Review Article

Living with Hepatitis C Virus: A Systematic Review and Narrative Synthesis of Qualitative Literature

Box 1

Themes explored by included studies.
Disruption to daily life
“You cannot fight it; it is not a tiredness that you can fight like a normal tiredness. A normal tiredness, you can fight it and get a second wind or if you had a few cups of coffee, it would keep you going. None of this works with this tiredness” [3].
Communication
“There’s 750 prisoners. So he goes on and tells people ‘Right you’ve got AIDS, you’ve got hep C, you’ve got this, you’ve got that. Next customer’” [1].
Impact of diagnosis
“My youngest…keeps asking me how old I am because I don’t go here, there and everywhere with her. And she says ‘How old is that now, does that mean that you are middle aged now?’…And she would say how old is her friend’s mum and she is always comparing me with her” [4].
Preferences for care
“There isn’t a network, there is just a specialist that sort of looks at one aspect of everything it seems.
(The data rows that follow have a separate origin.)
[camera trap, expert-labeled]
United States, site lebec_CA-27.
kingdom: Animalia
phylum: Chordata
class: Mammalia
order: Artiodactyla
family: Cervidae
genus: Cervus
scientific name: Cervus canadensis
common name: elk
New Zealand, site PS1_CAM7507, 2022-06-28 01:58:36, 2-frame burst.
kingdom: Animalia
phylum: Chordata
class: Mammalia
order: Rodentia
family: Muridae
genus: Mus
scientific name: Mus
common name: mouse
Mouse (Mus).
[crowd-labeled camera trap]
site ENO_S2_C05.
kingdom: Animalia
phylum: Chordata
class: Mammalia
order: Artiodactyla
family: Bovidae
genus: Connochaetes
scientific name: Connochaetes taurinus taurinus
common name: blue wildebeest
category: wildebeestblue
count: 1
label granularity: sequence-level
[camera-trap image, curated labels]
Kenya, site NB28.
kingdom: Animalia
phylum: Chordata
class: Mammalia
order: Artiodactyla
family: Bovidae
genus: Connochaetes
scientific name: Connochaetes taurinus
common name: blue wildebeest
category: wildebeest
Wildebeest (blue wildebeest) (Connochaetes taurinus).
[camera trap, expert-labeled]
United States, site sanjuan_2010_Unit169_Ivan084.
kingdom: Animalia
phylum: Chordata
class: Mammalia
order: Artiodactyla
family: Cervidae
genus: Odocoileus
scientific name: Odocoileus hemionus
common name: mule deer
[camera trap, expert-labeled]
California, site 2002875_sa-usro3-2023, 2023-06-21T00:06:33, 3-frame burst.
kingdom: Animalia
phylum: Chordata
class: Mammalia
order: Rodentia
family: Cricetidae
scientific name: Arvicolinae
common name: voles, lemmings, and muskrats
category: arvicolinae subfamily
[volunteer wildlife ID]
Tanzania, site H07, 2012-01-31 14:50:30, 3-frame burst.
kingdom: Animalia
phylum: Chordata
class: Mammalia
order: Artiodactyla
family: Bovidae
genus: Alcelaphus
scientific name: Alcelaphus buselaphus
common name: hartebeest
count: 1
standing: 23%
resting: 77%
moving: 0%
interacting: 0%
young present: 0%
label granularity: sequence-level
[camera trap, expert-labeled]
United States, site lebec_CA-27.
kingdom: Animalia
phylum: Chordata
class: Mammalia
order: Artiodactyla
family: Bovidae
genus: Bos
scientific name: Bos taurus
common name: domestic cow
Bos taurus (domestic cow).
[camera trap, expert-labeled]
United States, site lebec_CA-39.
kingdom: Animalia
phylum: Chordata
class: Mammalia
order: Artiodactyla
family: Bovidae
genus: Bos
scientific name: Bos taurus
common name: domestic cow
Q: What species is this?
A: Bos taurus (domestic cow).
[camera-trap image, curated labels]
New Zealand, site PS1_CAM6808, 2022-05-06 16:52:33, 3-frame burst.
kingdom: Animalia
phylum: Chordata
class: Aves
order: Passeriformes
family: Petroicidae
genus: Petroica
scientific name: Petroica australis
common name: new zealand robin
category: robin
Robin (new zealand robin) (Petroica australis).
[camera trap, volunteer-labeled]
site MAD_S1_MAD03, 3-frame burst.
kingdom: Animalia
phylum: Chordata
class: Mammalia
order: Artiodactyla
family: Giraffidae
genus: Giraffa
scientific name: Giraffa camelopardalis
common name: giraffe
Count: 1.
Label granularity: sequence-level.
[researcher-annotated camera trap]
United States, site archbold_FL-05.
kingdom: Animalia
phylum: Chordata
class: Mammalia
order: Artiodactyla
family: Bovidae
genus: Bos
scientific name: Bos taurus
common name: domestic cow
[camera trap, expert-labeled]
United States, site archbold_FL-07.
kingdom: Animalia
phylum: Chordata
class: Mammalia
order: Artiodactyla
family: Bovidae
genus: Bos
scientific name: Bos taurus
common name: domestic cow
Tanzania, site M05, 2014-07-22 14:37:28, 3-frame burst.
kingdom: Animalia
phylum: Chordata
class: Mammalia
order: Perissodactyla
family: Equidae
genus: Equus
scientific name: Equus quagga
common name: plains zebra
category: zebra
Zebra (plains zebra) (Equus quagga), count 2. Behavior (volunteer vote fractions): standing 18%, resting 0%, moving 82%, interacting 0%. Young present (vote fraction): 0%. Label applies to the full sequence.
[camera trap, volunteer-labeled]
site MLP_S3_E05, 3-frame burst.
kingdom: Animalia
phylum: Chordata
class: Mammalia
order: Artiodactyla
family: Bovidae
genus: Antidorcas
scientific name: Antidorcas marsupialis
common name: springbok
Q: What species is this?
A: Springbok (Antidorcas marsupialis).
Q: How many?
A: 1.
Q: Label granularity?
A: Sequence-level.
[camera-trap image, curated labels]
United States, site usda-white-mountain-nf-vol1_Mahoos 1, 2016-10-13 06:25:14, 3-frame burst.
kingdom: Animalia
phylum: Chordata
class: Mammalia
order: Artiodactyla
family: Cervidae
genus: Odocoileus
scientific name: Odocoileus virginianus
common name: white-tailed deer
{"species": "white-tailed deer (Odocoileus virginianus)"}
What I feel like sometimes is that you [health care practitioners] are building or putting together a puzzle without the picture” [2].
Stigma
“The Doctor rang me at home at 11.30pm and said ‘you’ve got Hep C. You’re a junkie, aren’t you?…’ I had never been a drug user, I had never met an intravenous drug user in my life! He said ‘you could have only got it if you were a junkie’. So I thought that was just stupid, I dismissed the diagnosis” [5].